The origins of the modern bikini aren’t at all what you might expect. Invented by an engineer and named after an atomic bomb test site, the only part of the equation that seems to fit is that Louis Réard was French. His creation was considered quite risqué at the time because it exposed (are you ready?) … the navel.
Back in 1946, the mere sight of a belly button was enough to send shock waves and indeed several countries, including Spain and Italy, banned the bikini early on. By the 1950s the bikini had become more acceptable in other parts of Europe, spurred in part by regular sightings of popular actresses Sophia Loren and Bridgett Bardot frolicking in the sparse suits along the French Rivera.
Two-piece swimsuits without a skirt panel started appearing in the United States as part of WWII rationing when the government ordered a 10% reduction in fabric used in woman’s swimwear, but it wasn’t until the 1960s that the navel-baring style gained widespread social acceptance.
Hollywood played a major role in stimulating demand for the diminutive suit led by a bikini-clad Ursula Andress emerging from the sea in the 1962 film Dr.
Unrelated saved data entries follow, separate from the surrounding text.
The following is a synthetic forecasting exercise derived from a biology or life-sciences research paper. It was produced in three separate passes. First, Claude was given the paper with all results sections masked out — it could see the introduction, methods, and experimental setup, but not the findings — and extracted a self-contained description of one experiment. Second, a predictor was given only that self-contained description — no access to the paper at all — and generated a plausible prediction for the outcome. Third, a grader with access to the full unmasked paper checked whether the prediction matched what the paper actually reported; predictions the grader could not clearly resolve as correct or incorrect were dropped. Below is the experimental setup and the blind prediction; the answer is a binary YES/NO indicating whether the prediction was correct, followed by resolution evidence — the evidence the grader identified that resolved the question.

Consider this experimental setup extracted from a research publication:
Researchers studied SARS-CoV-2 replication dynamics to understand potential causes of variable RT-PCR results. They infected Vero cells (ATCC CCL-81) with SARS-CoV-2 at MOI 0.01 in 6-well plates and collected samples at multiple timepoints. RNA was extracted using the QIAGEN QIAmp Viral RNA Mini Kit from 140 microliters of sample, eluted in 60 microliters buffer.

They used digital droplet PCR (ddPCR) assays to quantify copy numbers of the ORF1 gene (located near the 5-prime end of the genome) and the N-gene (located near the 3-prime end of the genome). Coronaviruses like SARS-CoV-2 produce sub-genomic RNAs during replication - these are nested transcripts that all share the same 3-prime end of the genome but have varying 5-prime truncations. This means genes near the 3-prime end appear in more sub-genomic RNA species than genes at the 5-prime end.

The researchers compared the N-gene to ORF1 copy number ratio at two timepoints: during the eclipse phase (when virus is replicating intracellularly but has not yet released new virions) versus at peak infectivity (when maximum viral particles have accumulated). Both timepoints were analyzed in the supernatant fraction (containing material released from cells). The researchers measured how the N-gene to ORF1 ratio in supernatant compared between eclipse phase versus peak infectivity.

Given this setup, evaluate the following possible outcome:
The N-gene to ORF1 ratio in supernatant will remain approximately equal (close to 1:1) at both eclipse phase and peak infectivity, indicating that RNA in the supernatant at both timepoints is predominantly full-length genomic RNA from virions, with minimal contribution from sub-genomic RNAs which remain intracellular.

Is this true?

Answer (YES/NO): NO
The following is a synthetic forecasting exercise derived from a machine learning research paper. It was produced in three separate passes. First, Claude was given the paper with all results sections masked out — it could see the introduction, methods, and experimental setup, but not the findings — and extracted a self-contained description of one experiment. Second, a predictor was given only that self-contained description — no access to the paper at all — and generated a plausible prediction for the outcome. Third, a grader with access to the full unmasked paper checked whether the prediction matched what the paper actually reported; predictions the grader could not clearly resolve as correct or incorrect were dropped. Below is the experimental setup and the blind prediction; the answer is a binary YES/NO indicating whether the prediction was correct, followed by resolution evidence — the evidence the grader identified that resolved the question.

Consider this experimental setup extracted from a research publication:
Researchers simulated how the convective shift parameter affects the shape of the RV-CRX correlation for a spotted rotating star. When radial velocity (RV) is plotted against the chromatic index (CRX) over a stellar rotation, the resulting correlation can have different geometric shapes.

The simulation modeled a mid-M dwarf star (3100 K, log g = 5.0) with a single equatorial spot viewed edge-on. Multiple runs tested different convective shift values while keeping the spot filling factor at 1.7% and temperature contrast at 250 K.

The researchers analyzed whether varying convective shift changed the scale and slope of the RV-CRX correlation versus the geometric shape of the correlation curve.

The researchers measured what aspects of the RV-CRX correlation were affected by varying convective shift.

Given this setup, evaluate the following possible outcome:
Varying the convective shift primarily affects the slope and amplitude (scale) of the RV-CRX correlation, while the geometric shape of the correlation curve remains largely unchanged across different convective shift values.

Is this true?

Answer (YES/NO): NO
No. Another defining moment for the bikini came in 1964 with the publication of the first-ever Sports Illustrated swimsuit issue.
Today, it’s hard to imagine the controversy that surrounded the original itsy bitsy teeny weeny bikini. In an era of butt-bearing Brazilian-cut bottoms and thongs, simply displaying one’s belly button seems rather, well, Girly!
Whatever your choice of swimsuit, slather on plenty of sunscreen when heading to the beach or pool this summer. And, always pack a tampon … just in case.